Der dritte abschließende Teil bildet den Schwerpunkt der Untersuchung Plöckingers. Er umfasst zwei Drittel des Buches und dient der Ausbreitung der Rezeptionsgeschichte im In- und Ausland. Es wird ausführlich auf die publizistische Beschäftigung mit "Mein Kampf" beziehungsweise das Nichtbehandeln eingegangen - in Gerichtsprozessen, allgemeiner, christlicher und jüdischer Publizistik sowie in völkischen und nationalsozialistischen Organisationen und politischen Parteien.

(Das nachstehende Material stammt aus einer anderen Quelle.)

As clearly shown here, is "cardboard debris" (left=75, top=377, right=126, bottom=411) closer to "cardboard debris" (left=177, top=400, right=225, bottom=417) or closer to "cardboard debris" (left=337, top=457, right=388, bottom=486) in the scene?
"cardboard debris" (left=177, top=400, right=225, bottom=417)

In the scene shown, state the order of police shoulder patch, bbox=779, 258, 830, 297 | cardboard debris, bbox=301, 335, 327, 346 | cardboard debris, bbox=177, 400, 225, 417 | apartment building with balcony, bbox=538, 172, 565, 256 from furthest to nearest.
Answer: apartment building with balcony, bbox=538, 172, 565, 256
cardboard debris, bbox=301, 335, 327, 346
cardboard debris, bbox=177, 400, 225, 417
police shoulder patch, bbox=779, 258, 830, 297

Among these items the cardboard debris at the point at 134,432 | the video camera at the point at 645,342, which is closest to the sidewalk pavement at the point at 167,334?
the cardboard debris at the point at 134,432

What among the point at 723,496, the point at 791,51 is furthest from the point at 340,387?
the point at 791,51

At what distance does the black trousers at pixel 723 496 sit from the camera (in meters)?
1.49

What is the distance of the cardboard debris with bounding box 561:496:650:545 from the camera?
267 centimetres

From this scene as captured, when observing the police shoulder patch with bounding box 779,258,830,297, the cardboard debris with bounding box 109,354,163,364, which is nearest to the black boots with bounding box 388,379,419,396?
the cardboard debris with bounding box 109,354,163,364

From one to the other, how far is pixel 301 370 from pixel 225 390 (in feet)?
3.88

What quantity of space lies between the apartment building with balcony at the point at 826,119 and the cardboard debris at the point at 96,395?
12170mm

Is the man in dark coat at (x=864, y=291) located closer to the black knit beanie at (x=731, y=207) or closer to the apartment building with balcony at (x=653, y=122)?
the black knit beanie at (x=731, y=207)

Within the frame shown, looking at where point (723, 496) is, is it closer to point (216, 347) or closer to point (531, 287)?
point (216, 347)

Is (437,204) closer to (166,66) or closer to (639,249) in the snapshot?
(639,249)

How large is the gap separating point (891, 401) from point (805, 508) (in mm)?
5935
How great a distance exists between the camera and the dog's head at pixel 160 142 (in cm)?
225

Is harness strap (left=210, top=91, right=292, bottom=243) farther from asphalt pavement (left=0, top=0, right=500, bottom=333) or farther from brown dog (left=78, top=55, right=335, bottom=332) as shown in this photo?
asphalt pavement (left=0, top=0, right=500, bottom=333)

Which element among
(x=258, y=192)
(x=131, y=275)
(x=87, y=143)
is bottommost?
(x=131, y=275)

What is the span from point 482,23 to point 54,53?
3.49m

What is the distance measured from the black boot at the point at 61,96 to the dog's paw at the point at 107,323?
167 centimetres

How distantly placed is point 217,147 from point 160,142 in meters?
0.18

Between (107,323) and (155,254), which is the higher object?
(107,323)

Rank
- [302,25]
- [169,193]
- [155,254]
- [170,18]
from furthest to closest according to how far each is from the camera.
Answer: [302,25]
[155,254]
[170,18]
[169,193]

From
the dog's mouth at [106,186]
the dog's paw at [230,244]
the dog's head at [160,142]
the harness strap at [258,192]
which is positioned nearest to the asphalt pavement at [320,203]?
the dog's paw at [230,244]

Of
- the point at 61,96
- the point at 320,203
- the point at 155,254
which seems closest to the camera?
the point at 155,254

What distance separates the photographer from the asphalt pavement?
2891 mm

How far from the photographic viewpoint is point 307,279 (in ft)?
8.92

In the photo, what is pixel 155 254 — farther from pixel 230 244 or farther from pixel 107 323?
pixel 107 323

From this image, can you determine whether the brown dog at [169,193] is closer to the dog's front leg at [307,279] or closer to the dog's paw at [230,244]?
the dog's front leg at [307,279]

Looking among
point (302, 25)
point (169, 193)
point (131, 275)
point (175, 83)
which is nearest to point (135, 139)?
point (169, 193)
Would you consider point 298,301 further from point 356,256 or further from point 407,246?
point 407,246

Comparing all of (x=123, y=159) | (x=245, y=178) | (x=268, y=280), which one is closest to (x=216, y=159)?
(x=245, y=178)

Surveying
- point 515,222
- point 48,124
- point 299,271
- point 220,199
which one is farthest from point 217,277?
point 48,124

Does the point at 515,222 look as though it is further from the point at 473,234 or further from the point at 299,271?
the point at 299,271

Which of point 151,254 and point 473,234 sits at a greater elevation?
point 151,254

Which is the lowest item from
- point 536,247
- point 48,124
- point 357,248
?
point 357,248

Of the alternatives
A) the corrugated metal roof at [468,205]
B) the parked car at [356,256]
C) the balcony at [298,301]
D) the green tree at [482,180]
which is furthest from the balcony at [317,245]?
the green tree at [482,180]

Beispielhaft sei eine Besprechung des ersten Bandes in der jüdischen Presse aus dem Jahr 1925 zitiert: "Man legt Hitlers Buch mit einem Gefühl der Befriedigung beiseite: Solange die völkische Bewegung keine anderen Führer an ihre Spitze zu stellen weiß, solange werden noch manche Wasser ins Meer fließen, bis sie im Land der Dichter und Denker siegen wird." Diese Unterschätzung ist nicht die Einzige gewesen. Auch im sozialdemokratischen "Vorwärts" stand 1924 ähnliches, zum Beispiel "politisch ist Adolf Hitler keine Gefahr mehr." Am 30. Januar 1933 stellte sich bekanntlich der Irrtum heraus, als der Verfasser von "Mein Kampf" zum Reichskanzler ernannt wurde.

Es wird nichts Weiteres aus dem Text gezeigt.